Bottom Line for Success
It is incredibly difficult to get this all right; however it has been done. iRobot is arguably a good example. A more recent one would be Simbe Robotics’ Tally. Tally is a shy robot designed to blend into its surroundings moving slowly and methodically. It is designed to tackle the massive problem of out of stock items in retail stores. Tally checks the store three times a day and relays the information back to the staff to help them make sure the items we are looking for are all out and priced correctly. This frees up the staff to focus on stocking and helping shoppers. The important point is they identified a massive industry problem, keeping on top of the inventory position in store, and delivered a robotic solution that works flawlessly.
So what can other companies learn from Simbe? What do they need to do to be successful?

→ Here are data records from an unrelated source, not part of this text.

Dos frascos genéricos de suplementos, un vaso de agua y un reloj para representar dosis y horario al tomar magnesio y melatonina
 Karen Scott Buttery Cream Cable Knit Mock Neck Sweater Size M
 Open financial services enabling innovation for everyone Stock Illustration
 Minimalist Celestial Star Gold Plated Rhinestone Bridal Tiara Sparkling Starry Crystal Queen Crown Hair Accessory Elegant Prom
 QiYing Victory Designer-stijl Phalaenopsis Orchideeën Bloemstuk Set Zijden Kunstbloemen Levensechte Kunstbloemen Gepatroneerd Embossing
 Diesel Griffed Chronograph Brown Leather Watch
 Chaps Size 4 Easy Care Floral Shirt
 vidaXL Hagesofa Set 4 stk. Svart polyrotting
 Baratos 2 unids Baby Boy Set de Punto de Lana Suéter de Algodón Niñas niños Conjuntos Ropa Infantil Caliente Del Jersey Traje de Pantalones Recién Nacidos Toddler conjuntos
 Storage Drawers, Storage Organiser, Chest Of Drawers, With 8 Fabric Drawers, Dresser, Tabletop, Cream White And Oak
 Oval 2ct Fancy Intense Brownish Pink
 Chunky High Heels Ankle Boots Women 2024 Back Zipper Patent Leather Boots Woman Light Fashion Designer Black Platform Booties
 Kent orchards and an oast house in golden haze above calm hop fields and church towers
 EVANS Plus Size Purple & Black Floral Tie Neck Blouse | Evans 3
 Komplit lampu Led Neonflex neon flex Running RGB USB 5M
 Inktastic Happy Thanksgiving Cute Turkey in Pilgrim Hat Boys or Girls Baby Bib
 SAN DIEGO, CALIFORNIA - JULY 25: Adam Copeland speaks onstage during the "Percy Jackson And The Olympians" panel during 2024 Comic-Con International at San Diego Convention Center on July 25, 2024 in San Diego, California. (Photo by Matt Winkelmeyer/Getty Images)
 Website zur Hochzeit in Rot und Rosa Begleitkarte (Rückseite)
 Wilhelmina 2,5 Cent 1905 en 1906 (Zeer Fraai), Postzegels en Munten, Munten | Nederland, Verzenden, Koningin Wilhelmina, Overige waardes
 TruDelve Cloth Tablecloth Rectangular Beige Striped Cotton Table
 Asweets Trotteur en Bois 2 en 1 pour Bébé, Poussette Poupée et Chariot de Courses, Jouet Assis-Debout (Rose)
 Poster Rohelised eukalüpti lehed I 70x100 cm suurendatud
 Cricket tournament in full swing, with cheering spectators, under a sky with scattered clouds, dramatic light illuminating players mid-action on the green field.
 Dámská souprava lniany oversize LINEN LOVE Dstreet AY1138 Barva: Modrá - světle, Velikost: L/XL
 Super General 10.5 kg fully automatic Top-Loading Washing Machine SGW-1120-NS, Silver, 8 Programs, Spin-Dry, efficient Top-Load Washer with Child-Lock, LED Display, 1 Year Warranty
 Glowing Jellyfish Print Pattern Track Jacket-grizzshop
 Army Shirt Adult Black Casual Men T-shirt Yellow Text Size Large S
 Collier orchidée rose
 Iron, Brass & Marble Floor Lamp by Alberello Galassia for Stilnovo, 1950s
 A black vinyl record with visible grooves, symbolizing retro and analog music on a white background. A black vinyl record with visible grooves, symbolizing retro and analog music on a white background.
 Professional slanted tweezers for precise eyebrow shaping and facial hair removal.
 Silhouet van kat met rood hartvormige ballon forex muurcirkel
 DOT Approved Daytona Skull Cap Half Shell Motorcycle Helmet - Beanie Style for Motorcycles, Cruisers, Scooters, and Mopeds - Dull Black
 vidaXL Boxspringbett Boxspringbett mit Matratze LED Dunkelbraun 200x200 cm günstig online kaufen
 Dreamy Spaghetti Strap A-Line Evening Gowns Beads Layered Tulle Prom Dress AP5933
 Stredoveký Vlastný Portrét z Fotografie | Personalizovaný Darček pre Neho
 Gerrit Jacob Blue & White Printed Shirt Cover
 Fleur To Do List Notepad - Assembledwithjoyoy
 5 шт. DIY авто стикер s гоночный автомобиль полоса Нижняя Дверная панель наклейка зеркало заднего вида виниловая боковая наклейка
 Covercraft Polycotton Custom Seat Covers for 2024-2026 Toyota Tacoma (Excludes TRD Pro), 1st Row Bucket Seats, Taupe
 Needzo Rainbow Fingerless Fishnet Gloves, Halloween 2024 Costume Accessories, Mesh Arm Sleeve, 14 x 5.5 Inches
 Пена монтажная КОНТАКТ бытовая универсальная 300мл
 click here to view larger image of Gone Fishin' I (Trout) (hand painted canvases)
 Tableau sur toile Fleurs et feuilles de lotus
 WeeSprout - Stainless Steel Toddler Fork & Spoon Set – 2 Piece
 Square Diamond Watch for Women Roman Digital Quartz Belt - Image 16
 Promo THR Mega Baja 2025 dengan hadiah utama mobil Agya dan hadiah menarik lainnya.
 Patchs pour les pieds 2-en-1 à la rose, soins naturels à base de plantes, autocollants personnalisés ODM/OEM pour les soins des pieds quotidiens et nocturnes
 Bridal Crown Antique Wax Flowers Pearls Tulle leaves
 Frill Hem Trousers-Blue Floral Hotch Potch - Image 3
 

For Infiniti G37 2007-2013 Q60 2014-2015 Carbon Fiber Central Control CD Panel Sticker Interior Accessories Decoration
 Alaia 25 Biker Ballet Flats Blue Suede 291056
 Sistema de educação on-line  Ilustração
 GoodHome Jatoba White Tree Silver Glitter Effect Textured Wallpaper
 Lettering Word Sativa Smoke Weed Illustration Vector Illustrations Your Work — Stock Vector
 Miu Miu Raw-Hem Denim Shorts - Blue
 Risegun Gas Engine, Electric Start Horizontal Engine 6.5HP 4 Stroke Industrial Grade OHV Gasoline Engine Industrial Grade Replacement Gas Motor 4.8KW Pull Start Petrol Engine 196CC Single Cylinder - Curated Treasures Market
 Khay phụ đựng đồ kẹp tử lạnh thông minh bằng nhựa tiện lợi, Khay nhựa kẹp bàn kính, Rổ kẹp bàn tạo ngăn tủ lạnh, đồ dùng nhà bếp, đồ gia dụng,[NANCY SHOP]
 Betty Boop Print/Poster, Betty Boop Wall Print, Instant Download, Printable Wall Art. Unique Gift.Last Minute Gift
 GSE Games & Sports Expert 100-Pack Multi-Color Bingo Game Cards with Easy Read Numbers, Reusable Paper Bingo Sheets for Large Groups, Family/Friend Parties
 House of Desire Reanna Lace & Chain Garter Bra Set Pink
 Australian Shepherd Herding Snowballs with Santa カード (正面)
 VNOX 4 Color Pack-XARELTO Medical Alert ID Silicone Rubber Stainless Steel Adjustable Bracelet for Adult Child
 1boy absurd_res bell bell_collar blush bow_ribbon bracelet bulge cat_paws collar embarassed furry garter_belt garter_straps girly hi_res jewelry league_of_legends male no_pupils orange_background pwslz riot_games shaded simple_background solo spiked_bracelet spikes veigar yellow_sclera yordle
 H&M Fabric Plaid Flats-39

First, they need to do a better job finding customer problems they can solve well with the technology available now, like industrial robots do. Second, robotics companies need to narrow the scope of their offering to something both the hardware and the software can deliver on 100 percent of the time with little or no intervention. Finally, these companies need to do a better job of level setting the expectation that the form factor they choose (e.g. humanoid) sets. A robot that can move around autonomously, has a much bigger expectation put on it then your coffee maker does.